Records supplied —
· · · · · · ·
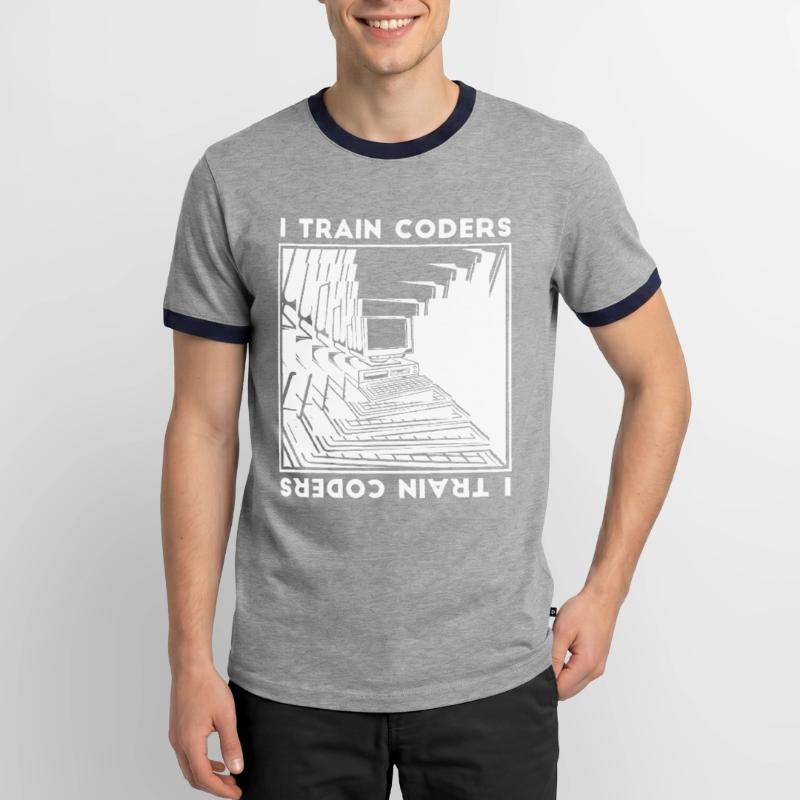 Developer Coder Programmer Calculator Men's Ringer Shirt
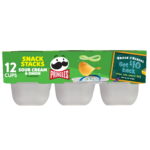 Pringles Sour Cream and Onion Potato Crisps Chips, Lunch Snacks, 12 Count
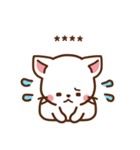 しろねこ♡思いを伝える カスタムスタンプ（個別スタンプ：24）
· · · · · · ·
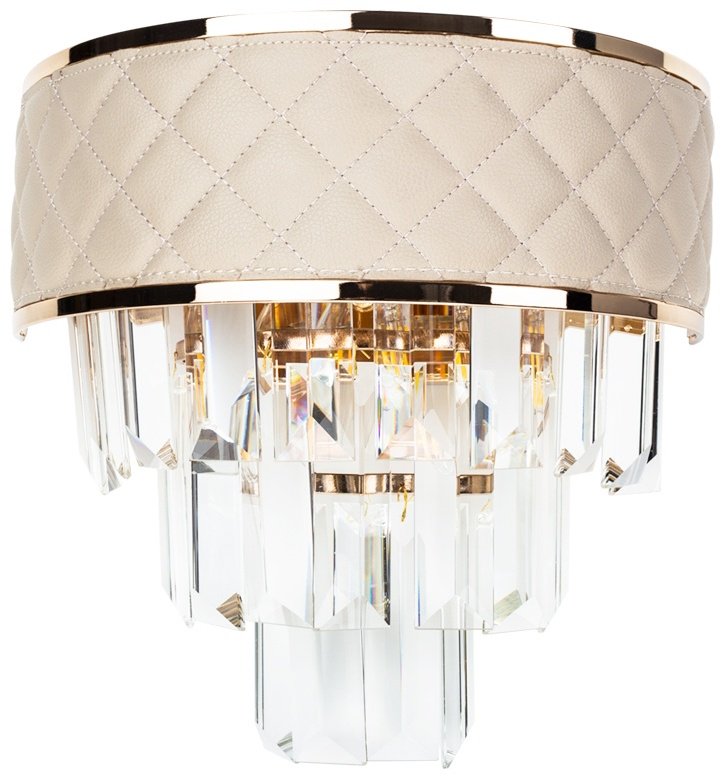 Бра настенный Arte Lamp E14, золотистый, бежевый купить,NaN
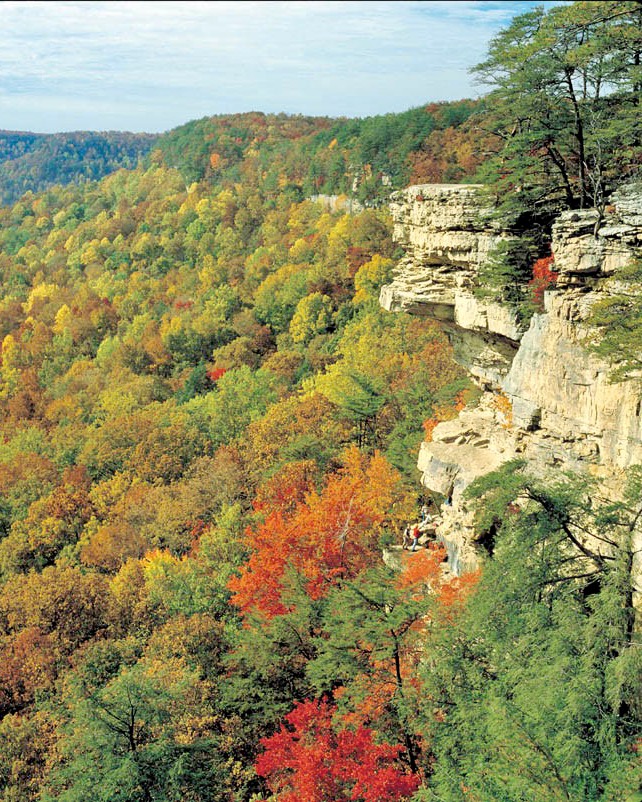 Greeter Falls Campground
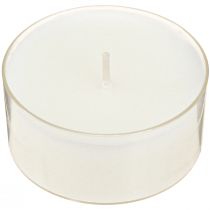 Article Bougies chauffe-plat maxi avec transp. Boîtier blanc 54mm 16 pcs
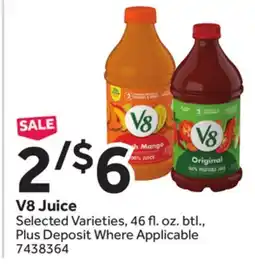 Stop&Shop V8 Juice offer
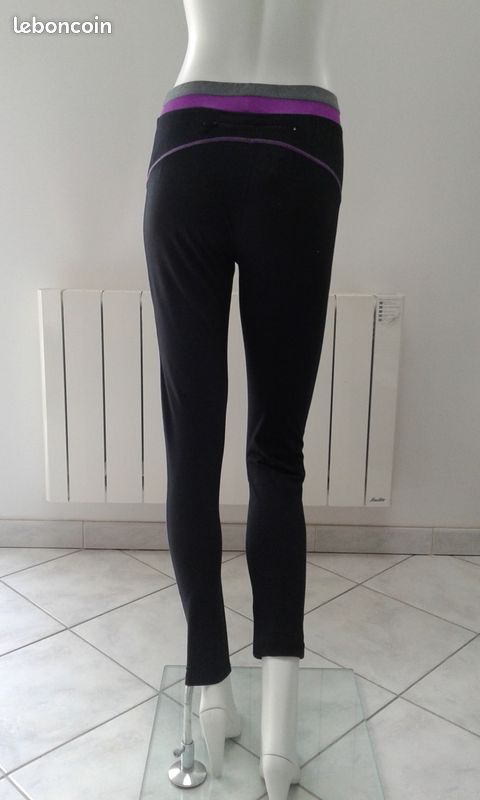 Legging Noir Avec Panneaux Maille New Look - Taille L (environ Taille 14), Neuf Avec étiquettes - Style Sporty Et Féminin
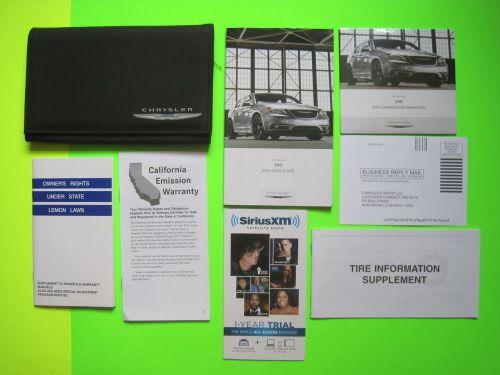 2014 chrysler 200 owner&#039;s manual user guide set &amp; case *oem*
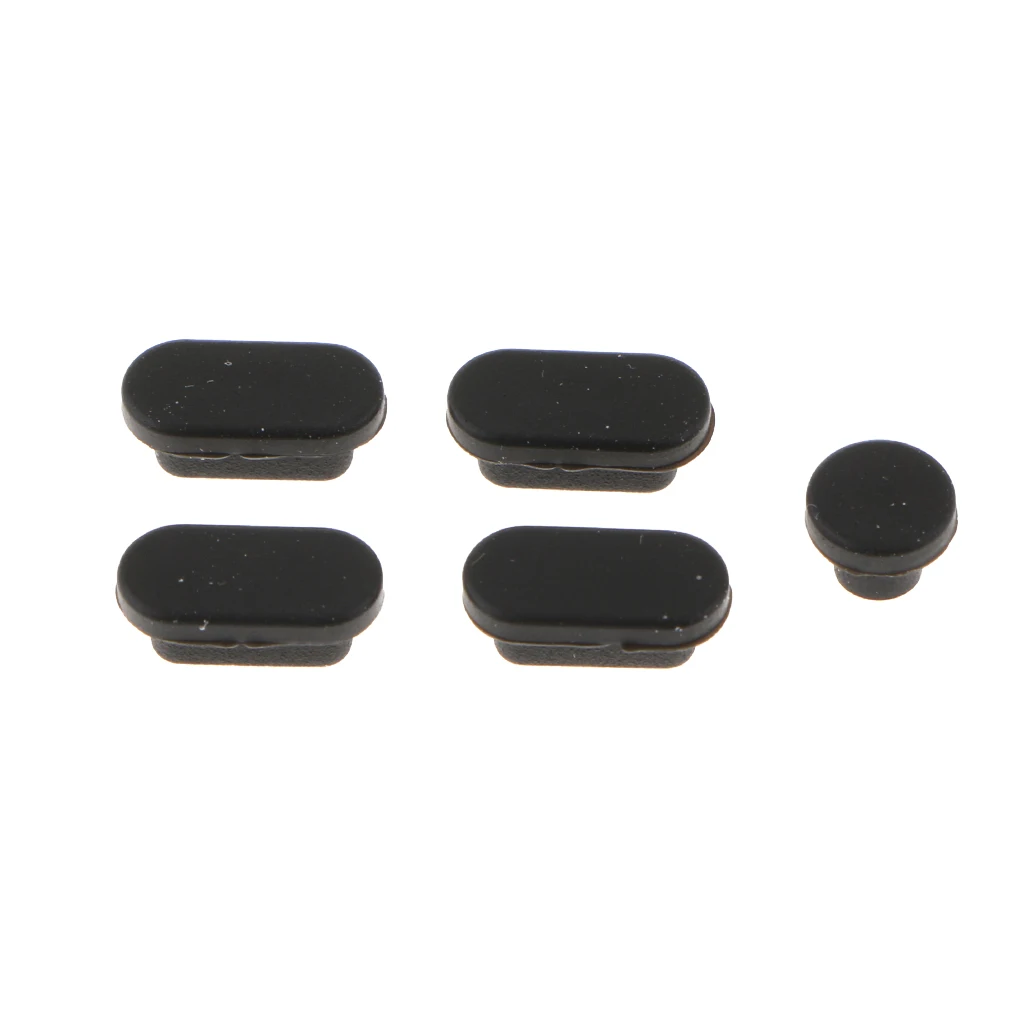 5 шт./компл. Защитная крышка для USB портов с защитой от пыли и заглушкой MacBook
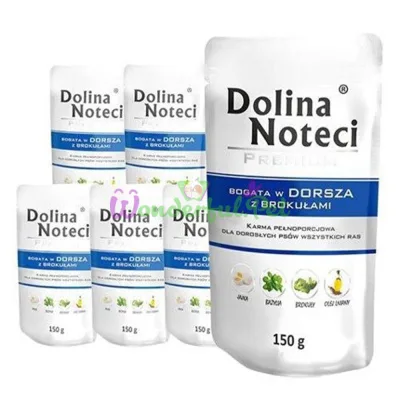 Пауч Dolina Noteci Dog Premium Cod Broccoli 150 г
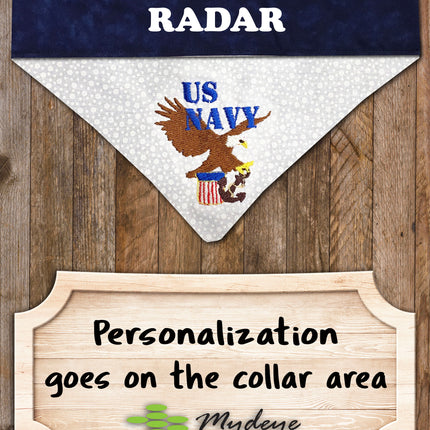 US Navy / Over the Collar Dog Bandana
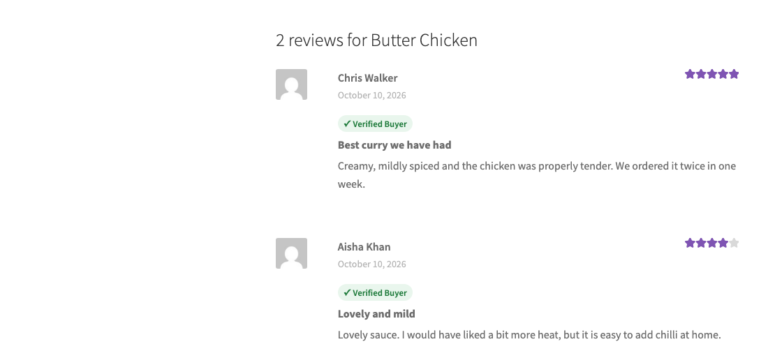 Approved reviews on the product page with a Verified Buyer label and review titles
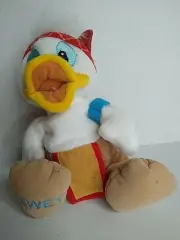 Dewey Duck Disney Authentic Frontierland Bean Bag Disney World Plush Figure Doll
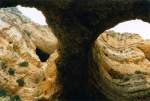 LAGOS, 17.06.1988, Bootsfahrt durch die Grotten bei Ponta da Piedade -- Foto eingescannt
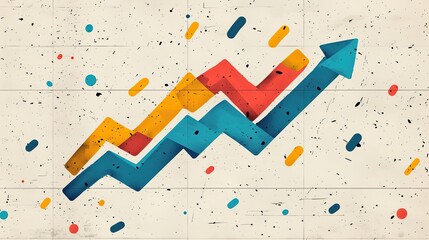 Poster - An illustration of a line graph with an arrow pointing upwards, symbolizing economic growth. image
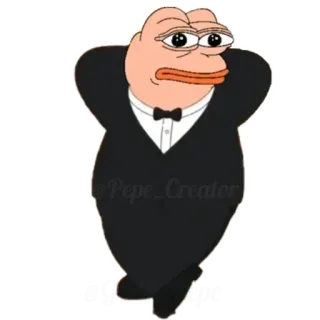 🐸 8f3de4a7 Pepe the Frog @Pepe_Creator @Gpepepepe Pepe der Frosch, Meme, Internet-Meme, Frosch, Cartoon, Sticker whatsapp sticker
· · · · · · ·
What is being asked —
Give the lines of the listing from the line with "Developer Coder Programmer" to the line with "しろねこ♡思いを伝える カスタムスタンプ（個別スタンプ：24）", both included, as a JSON list of strings with one string per line and no blank lines. Leave the pictures out.

Exercise output —
[
  " Developer Coder Programmer Calculator Men's Ringer Shirt",
  " Pringles Sour Cream and Onion Potato Crisps Chips, Lunch Snacks, 12 Count",
  " しろねこ♡思いを伝える カスタムスタンプ（個別スタンプ：24）"
]